In your time at the College of Charleston, you’ll have plenty of opportunities to make lasting memories. Check out this week’s post and be inspired.
By Ebony Venson, ’18, ’20
As a student, you are often told that one of the most valuable experiences of your undergraduate career is having an internship. And I’m here to tell you that the rumors are true. My summer internship with South Carolina Congressman and Majority Whip James E. Clyburn definitely changed my life. This opportunity was awarded to me through the WN Looper award, presented by the College of Charleston’s Political Science Department. As a young girl, I was always mesmerized by the towering monuments of D.C. and equally intrigued by the fast-paced Capitol Hill environment. And as a political science major, I spent hours studying the history, rules, and processes of the United States government and Congress. Suddenly, my dreams and studies had become a reality, and I set off on my journey to Washington, D.C. But more than anything, I was thrilled at the chance to sing the “I’m Just a Bill” song while on Capitol Hill.

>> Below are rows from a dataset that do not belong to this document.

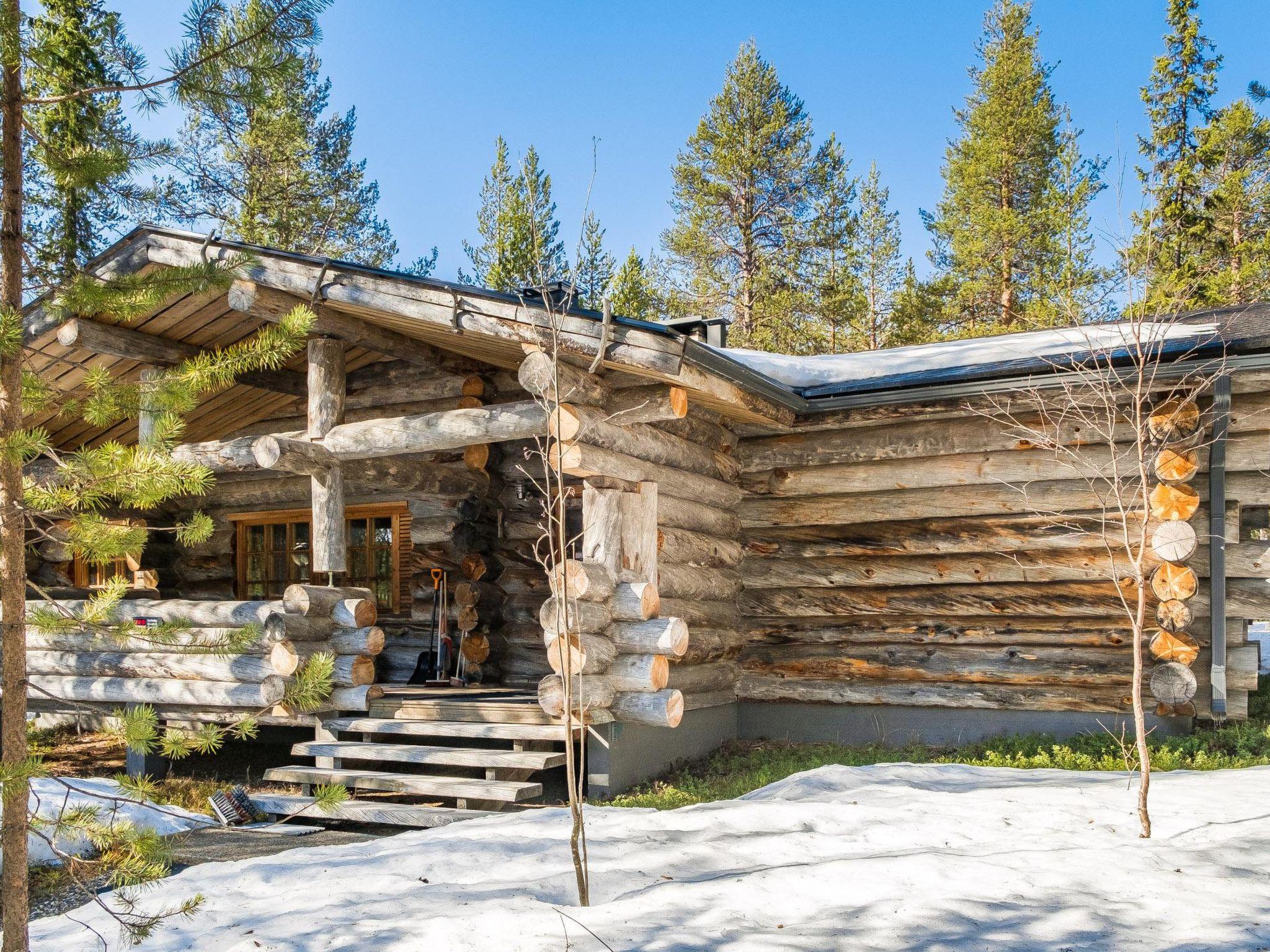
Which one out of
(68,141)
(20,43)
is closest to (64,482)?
(68,141)

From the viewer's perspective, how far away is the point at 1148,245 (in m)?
6.14

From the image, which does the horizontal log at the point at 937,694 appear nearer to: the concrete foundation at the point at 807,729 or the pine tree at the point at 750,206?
the concrete foundation at the point at 807,729

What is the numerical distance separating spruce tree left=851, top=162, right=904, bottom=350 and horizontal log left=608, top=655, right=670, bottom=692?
1893 cm

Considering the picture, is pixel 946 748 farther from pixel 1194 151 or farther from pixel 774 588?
pixel 1194 151

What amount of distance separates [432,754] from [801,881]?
158 inches

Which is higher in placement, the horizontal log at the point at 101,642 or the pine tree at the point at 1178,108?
the pine tree at the point at 1178,108

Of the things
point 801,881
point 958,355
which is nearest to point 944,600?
point 958,355

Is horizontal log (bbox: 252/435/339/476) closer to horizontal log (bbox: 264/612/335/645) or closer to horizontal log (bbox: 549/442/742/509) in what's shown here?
horizontal log (bbox: 264/612/335/645)

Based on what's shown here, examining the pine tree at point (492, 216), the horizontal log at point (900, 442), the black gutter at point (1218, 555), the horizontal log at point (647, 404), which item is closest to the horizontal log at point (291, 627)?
the horizontal log at point (647, 404)

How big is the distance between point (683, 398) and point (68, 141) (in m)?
4.37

I must admit. At first, I was a little nervous. Scared to say the wrong thing. Worried about asking too many questions. But eventually, I found my stride. Which was pretty easy to do, especially working with Whip Clyburn’s supportive team of policy nerds, Pepsi drinkers, and bulldog fans. Their eagerness to share knowledge, make connections, and catalyze change made my internship an experience like no other. Through this experience, I was able to gain a clearer understanding of the day to day lives of members of congress and expand my knowledge on the vital role congressional staff members play in policymaking.
But the work—meaningful as it was—was only a small part of what made my experience so special. Everyone I met, from fellow interns to Congressman Clyburn himself, helped me grow, both as a student and a person. While living at the International Student House (ISH), I met activists, politicos, and ambitious leaders that shared their personal journeys and offered advice about working in the field. Hearing their stories opened my eyes to the endless possibilities and opportunities available to young leaders like myself.
One of my favorite quotes from Congressman Clyburn is that “your success will depend upon your ability to persevere, build relationships, and build bridges.” Honing these skills were critical to my work as a D.C. intern, and are foundational in my future success as a public service leader.